- **Given instruction**
The line containing "Is the point" and every line after it, through the last, are to be extracted exactly; no other lines belong in the answer.

- **Task data**
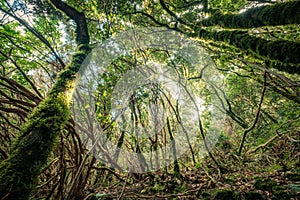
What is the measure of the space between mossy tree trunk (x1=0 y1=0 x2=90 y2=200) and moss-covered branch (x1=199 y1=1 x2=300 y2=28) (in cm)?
249

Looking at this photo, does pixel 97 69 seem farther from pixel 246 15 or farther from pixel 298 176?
pixel 298 176

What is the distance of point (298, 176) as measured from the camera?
229 centimetres

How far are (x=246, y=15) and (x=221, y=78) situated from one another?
4947 mm

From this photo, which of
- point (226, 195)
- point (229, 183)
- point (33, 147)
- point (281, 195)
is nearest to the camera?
point (33, 147)

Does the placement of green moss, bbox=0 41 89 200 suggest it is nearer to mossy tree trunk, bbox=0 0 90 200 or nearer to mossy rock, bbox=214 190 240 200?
mossy tree trunk, bbox=0 0 90 200

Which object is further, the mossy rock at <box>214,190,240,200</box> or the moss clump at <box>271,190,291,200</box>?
the mossy rock at <box>214,190,240,200</box>

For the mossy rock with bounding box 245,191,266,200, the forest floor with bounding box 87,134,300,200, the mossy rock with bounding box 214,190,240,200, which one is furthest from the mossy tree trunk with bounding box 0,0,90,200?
the mossy rock with bounding box 245,191,266,200

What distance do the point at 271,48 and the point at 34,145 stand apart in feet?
8.64

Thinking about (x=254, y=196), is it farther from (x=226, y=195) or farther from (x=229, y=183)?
(x=229, y=183)

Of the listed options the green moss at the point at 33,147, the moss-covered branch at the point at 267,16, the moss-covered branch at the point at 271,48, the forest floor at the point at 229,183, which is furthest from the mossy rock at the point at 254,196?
the green moss at the point at 33,147

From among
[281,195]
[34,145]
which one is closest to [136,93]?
[34,145]

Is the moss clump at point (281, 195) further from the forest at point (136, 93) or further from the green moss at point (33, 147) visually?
the green moss at point (33, 147)

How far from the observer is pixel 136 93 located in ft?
17.2

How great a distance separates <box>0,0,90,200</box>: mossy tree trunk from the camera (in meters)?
1.39
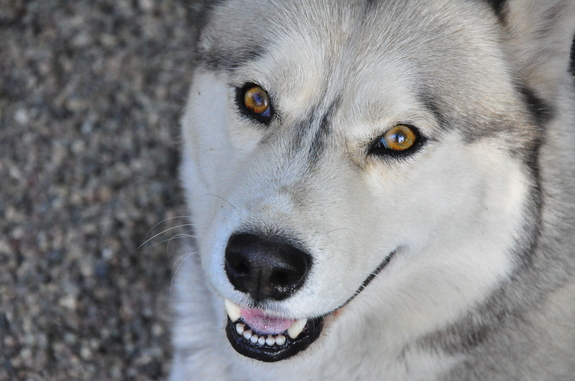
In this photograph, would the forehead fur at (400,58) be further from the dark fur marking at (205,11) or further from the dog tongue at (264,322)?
the dog tongue at (264,322)

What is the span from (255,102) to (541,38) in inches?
39.4

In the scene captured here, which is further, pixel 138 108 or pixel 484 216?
pixel 138 108

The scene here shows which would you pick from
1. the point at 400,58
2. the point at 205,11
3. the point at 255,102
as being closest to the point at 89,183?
the point at 205,11

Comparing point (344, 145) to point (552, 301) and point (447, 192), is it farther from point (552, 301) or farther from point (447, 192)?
point (552, 301)

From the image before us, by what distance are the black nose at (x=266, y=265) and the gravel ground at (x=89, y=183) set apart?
177cm

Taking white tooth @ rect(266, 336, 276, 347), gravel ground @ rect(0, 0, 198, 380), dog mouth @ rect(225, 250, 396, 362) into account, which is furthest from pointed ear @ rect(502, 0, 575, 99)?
gravel ground @ rect(0, 0, 198, 380)

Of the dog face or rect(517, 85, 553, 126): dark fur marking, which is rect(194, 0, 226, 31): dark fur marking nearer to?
the dog face

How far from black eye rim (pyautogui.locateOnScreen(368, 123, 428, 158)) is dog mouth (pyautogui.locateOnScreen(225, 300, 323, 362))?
2.05ft

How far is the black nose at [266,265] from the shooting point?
2.08 m

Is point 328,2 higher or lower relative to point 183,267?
higher

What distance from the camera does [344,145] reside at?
2.30 meters

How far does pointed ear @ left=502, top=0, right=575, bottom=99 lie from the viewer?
7.50 ft

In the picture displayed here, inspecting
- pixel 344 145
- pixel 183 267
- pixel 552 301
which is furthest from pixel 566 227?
pixel 183 267

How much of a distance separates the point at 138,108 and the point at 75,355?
1651 mm
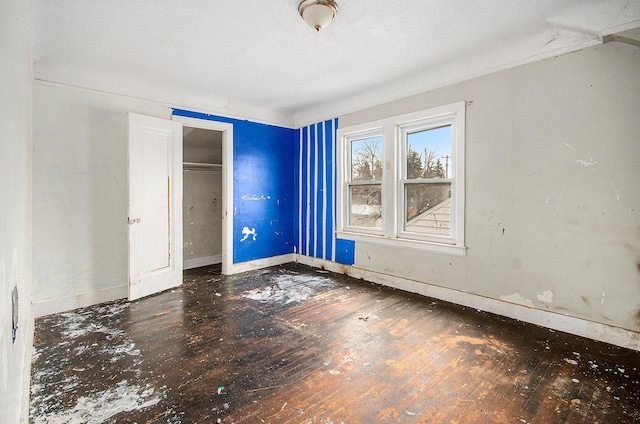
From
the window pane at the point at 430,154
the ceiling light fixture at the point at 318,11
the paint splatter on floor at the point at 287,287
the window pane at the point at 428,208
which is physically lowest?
the paint splatter on floor at the point at 287,287

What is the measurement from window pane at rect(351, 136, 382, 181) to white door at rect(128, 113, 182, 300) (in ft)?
8.05

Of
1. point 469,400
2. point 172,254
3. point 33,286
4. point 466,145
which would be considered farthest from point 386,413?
point 33,286

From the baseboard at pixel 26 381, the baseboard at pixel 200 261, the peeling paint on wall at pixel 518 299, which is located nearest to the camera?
the baseboard at pixel 26 381

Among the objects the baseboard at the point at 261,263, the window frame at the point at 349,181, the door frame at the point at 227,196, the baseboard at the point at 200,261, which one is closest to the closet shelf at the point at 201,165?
the door frame at the point at 227,196

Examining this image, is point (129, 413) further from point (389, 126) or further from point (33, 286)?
point (389, 126)

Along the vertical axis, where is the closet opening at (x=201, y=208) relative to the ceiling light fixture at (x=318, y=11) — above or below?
below

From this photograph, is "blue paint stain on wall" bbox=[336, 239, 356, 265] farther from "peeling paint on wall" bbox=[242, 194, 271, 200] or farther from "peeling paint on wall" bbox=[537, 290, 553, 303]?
"peeling paint on wall" bbox=[537, 290, 553, 303]

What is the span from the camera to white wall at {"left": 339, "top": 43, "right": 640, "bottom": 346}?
2.45 meters

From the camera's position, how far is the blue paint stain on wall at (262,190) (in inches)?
187

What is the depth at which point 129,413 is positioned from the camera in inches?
67.5

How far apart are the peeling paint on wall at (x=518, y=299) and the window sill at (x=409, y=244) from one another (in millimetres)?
575

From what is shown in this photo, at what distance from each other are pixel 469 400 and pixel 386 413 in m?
0.54

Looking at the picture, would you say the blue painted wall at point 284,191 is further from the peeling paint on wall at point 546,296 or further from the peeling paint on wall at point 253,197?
the peeling paint on wall at point 546,296

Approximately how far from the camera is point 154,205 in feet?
12.3
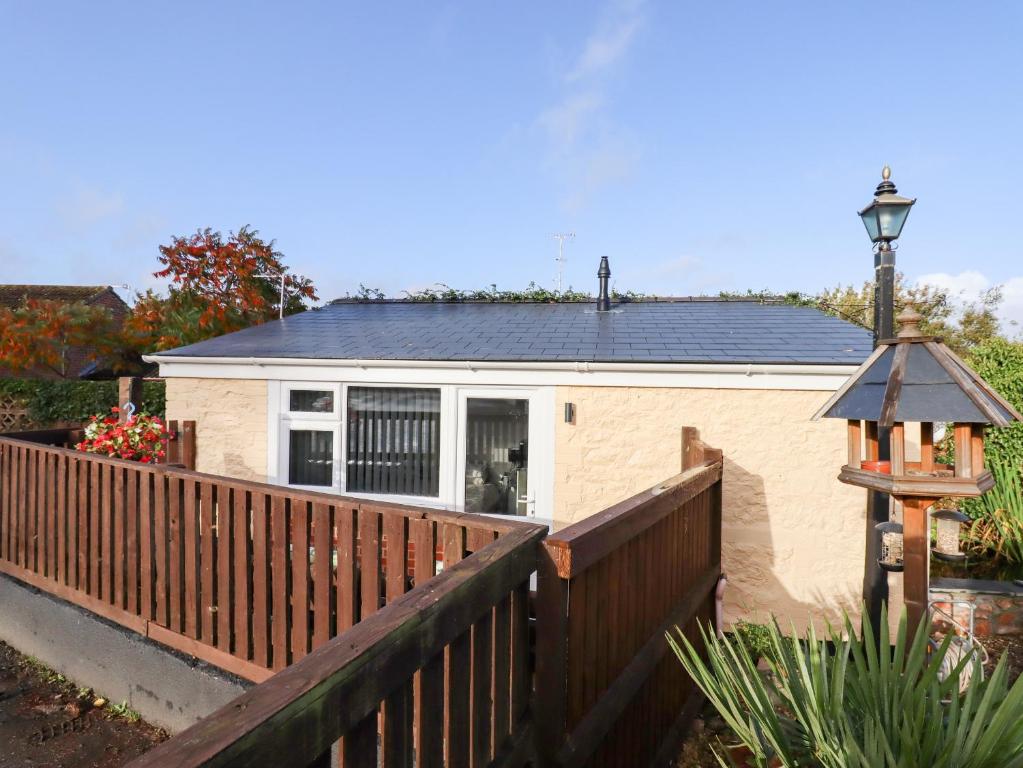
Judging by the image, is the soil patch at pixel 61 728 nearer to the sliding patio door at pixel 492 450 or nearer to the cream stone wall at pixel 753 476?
the sliding patio door at pixel 492 450

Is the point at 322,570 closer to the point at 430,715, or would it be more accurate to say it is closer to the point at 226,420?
the point at 430,715

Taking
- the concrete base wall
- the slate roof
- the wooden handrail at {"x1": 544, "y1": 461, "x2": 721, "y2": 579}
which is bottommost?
the concrete base wall

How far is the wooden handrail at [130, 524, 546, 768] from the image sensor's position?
857 millimetres

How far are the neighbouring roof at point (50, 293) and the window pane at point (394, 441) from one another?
25890 millimetres

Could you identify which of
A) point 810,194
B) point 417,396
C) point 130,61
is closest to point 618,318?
point 417,396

- **Solution**
Is the point at 322,570 closer to the point at 430,715, or would it be more accurate to say it is closer to the point at 226,420?
the point at 430,715

Taking
- the concrete base wall
- the slate roof
- the wooden handrail at {"x1": 544, "y1": 461, "x2": 721, "y2": 579}
which is bottommost?
the concrete base wall

How far is the wooden handrail at [130, 524, 546, 768] from the image sensor's position?
857 millimetres

How far are the neighbouring roof at point (50, 293) and the window pane at point (394, 441) from one another?
25890 millimetres

Could you identify which of
A) point 810,194
B) point 417,396
C) point 130,61
is closest to point 618,318?
point 417,396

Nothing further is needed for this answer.